*What to work on*: Could you return, exactly as written, only the lines from the one holding "class: Aves" through the final line of the records below?

*Exercise inputs*:
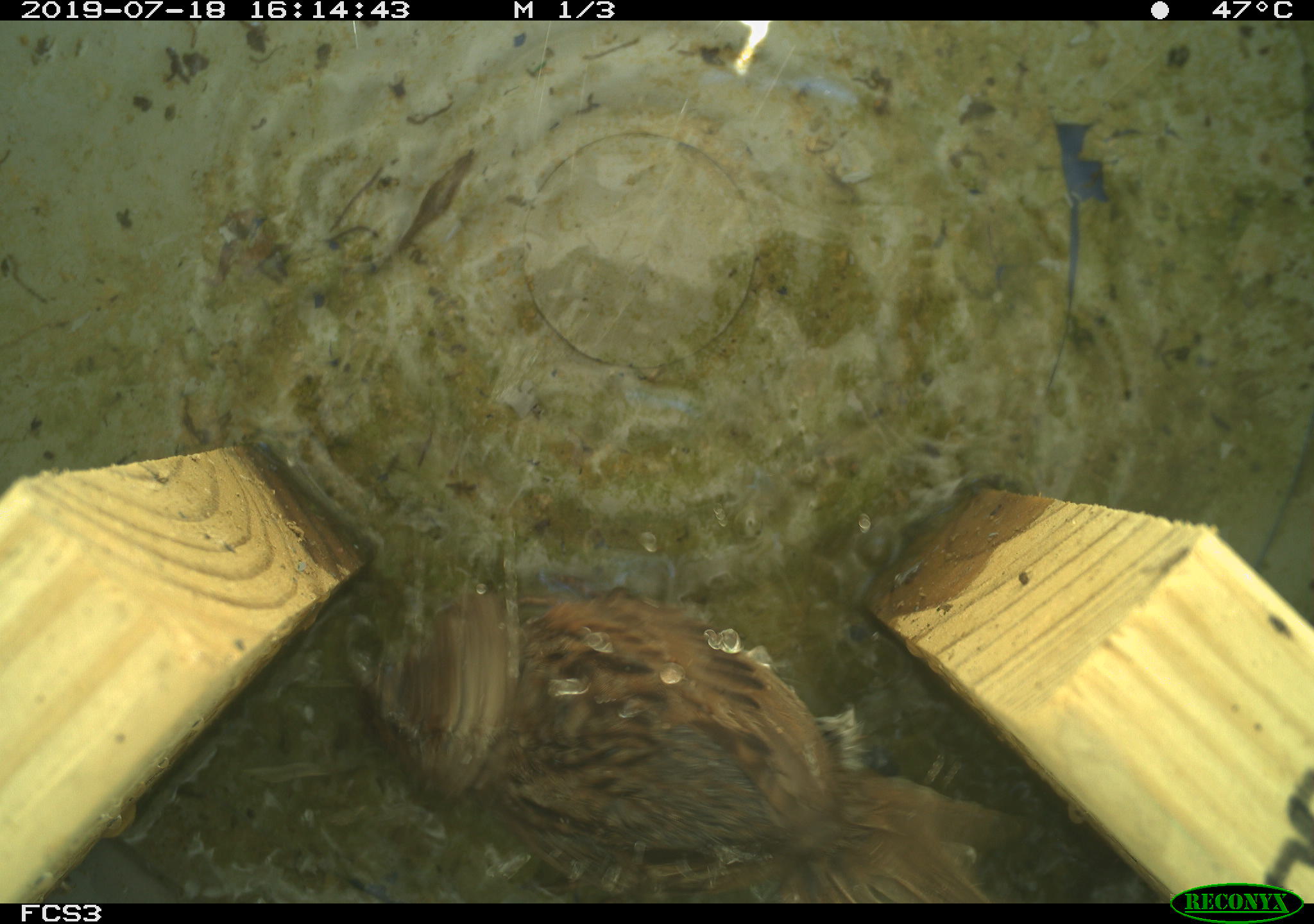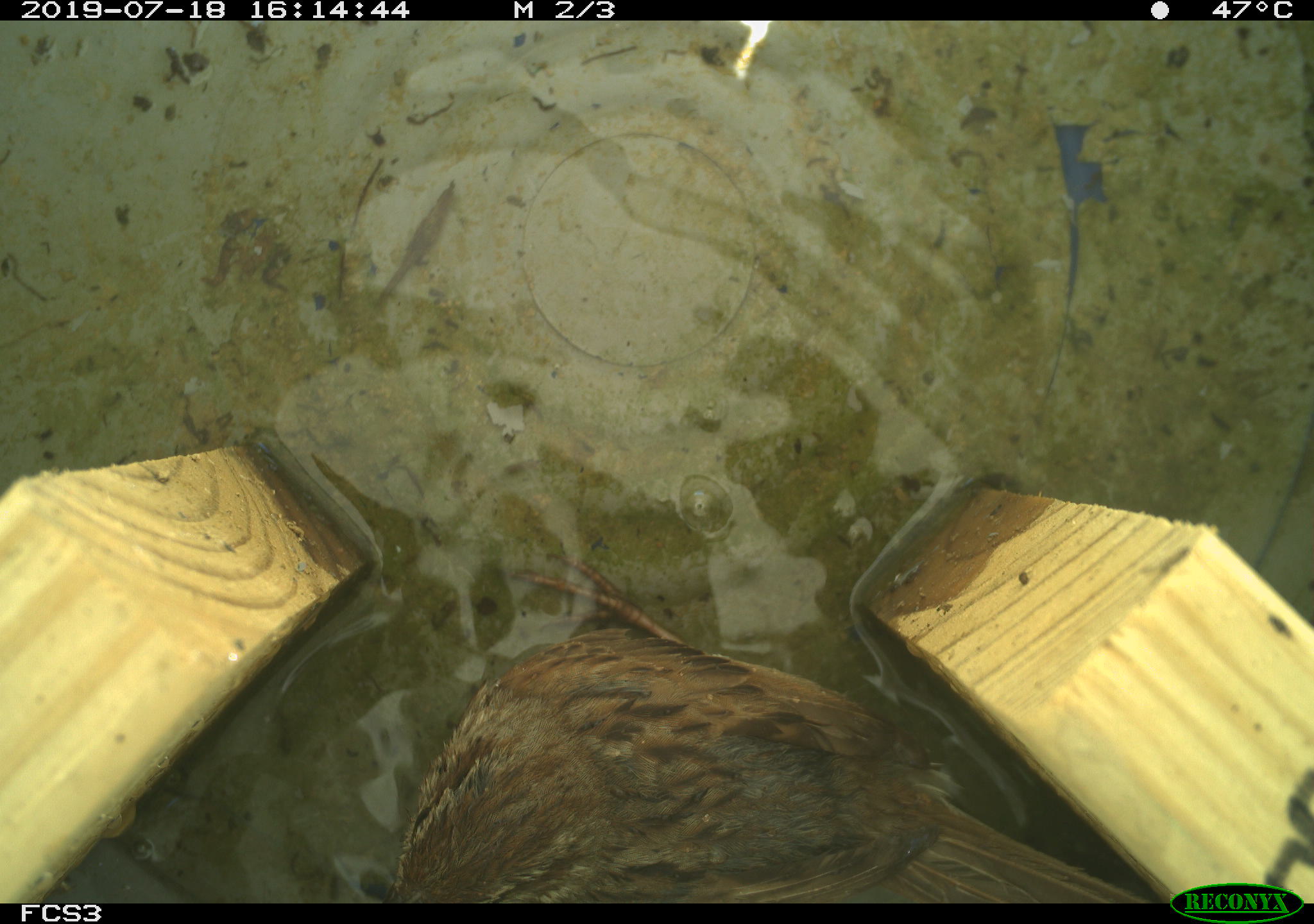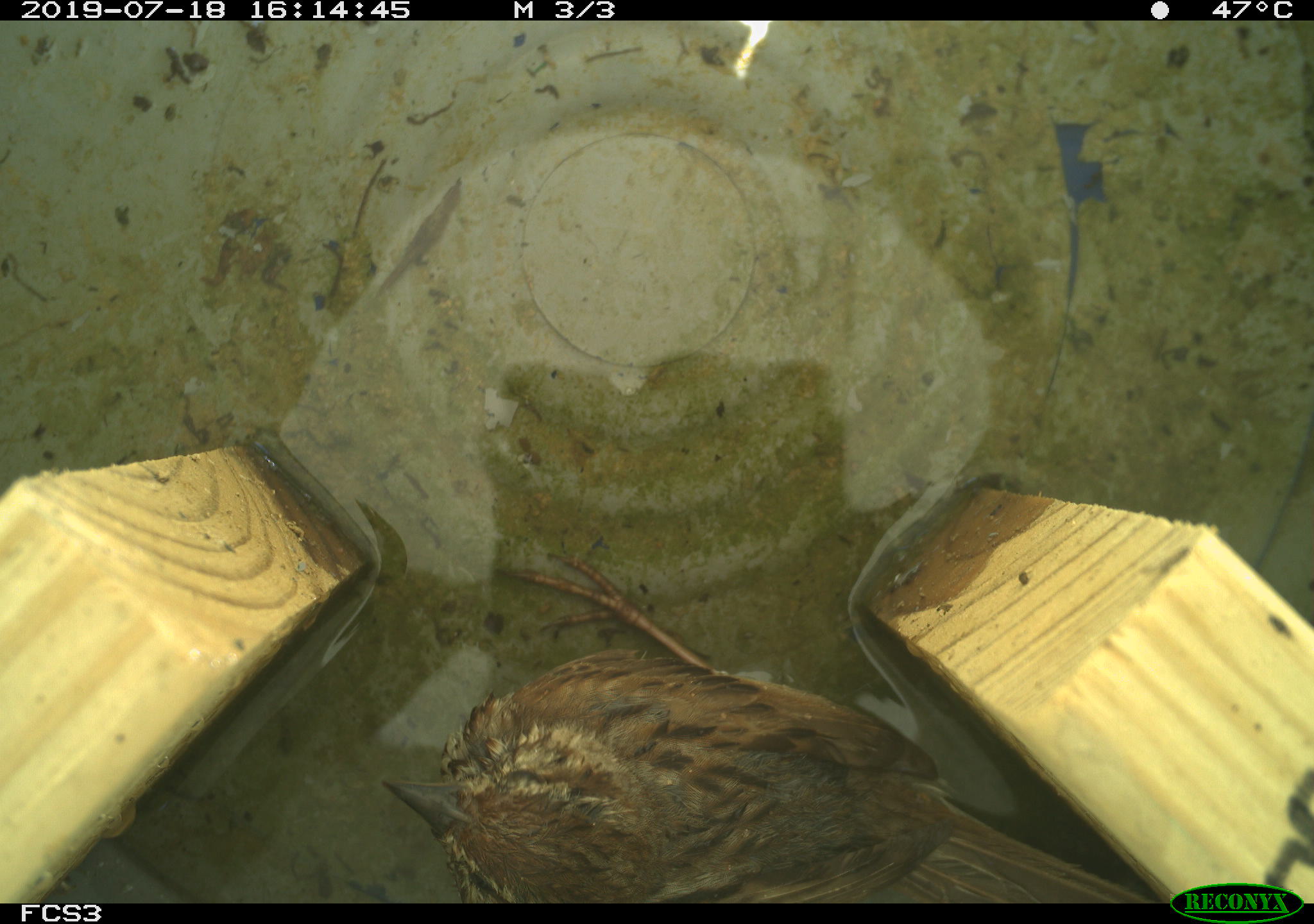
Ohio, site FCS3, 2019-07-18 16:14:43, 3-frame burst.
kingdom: Animalia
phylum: Chordata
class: Aves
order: Passeriformes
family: Passerellidae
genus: Melospiza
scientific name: Melospiza melodia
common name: song sparrow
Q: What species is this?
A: Song sparrow (Melospiza melodia).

*Answer to the exercise*:
class: Aves
order: Passeriformes
family: Passerellidae
genus: Melospiza
scientific name: Melospiza melodia
common name: song sparrow
Q: What species is this?
A: Song sparrow (Melospiza melodia).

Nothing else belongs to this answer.